§ Task: List every line of the material below that contains the string "rule", matching case exactly.

§ Task material:
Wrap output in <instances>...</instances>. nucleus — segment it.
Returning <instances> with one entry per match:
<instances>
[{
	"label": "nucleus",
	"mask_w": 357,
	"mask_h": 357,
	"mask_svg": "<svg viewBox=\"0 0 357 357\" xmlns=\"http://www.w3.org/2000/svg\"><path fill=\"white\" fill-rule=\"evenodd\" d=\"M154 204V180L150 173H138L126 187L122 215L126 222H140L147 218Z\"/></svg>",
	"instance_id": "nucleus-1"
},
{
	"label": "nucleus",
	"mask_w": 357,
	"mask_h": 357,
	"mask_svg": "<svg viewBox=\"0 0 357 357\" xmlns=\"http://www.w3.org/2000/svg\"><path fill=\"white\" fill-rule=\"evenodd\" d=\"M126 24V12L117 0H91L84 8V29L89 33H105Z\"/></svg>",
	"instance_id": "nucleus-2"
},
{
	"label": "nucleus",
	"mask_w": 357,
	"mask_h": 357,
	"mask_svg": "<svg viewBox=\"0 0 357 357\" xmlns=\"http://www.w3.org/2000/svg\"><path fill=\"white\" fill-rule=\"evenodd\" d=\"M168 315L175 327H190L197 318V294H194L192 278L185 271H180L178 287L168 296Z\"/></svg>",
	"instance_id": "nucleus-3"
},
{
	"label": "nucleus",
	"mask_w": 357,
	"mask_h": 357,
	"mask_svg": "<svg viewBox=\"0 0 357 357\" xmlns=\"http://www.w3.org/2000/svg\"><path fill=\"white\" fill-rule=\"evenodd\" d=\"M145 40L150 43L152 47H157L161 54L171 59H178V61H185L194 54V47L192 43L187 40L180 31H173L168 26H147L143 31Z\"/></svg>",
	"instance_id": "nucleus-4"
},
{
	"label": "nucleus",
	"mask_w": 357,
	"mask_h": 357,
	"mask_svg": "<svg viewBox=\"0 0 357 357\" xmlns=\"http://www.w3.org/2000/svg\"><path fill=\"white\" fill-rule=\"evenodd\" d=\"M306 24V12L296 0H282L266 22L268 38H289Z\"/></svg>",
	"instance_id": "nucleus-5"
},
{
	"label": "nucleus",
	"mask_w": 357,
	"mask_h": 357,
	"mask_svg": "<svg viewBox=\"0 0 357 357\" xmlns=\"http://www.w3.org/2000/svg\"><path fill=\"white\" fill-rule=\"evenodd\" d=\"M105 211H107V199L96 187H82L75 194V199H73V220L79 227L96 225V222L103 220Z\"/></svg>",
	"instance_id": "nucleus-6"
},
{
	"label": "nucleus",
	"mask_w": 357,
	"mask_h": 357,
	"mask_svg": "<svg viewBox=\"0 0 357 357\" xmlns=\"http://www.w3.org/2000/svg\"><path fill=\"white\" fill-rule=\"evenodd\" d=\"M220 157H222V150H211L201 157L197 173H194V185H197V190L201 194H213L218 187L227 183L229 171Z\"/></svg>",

§ Exercise solution:
	"mask_svg": "<svg viewBox=\"0 0 357 357\" xmlns=\"http://www.w3.org/2000/svg\"><path fill=\"white\" fill-rule=\"evenodd\" d=\"M154 204V180L150 173H138L126 187L122 215L126 222H140L147 218Z\"/></svg>",
	"mask_svg": "<svg viewBox=\"0 0 357 357\" xmlns=\"http://www.w3.org/2000/svg\"><path fill=\"white\" fill-rule=\"evenodd\" d=\"M126 24V12L117 0H91L84 8V29L89 33H105Z\"/></svg>",
	"mask_svg": "<svg viewBox=\"0 0 357 357\" xmlns=\"http://www.w3.org/2000/svg\"><path fill=\"white\" fill-rule=\"evenodd\" d=\"M168 315L175 327H190L197 318V294H194L192 278L185 271H180L178 287L168 296Z\"/></svg>",
	"mask_svg": "<svg viewBox=\"0 0 357 357\" xmlns=\"http://www.w3.org/2000/svg\"><path fill=\"white\" fill-rule=\"evenodd\" d=\"M145 40L150 43L152 47H157L161 54L171 59H178V61H185L194 54V47L192 43L187 40L180 31H173L168 26H147L143 31Z\"/></svg>",
	"mask_svg": "<svg viewBox=\"0 0 357 357\" xmlns=\"http://www.w3.org/2000/svg\"><path fill=\"white\" fill-rule=\"evenodd\" d=\"M306 24V12L296 0H282L266 22L268 38H289Z\"/></svg>",
	"mask_svg": "<svg viewBox=\"0 0 357 357\" xmlns=\"http://www.w3.org/2000/svg\"><path fill=\"white\" fill-rule=\"evenodd\" d=\"M105 211H107V199L96 187H82L75 194V199H73V220L79 227L96 225V222L103 220Z\"/></svg>",
	"mask_svg": "<svg viewBox=\"0 0 357 357\" xmlns=\"http://www.w3.org/2000/svg\"><path fill=\"white\" fill-rule=\"evenodd\" d=\"M220 157H222V150H211L201 157L197 173H194V185H197V190L201 194H213L218 187L227 183L229 171Z\"/></svg>",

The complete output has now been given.